TacticalCoder: It's insane that all the answers to your comments are disagreeing that those want to do things well and keep learning aren't entering very exciting times.The negative comments are all agreeing, between themselves (but not with me), that people shouldn't learn anything anymore and shouldn't be inclined to do things well.It's really just sad to read such negative comments.As for TFA: TFA is very right in one thing... Secretary jobs didn't entirely disappear. People overreact (which is obvious in all the negative comments anytime AI is the topic) and believe "this time it's the end". It was the same with outsourcing to India/China: people overreacted and were convinced there'd be no more developers.I do think there are still going to be devs: and it's going to be, precisely, jobs for those who want to keep learning and do things well. And it's not the vast majority: the majority were perfectly happy knowing just the bare minimum to write the equivalent of "punch the monkey" abusive JavaScript ads and picked computing because the pay was good.I'm very happy to see those replaced by AI.

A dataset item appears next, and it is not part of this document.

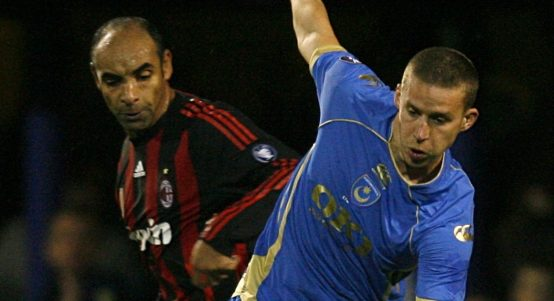 Portsmouth's Sean Davis and AC Milan's Emerson battle for the ball.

metalman: One day, purely by chance, I found myself at the corner of Young and Bloor, at noon, late 1980's, early 90's, and later I found out that business wisdom of the day was to attempt to compromise the cognitive powers of visitors to the high power offices in the area by paying secretarys to perform there duties while leaving nothing, or perhaps everything to the imagination, and getting a grand a day to do it, there bemused reactions to whatever look on my face as they hit the street going to lunch,is still fun to think about.
andy99: I’ve always thought the lesson is that tech doesn’t really save time, it just forces more manual work on us. The classic examples are secretaries, travel agents, and self checkout.
vessenes: Just to parse this out, I think y'all are correct at the reading - that people didn't want to give up their custom workflows to fit in with the times. In my defense, I was up early.I stand by my review - her entire response is excellent, whether or not I understood it, as is the original essay.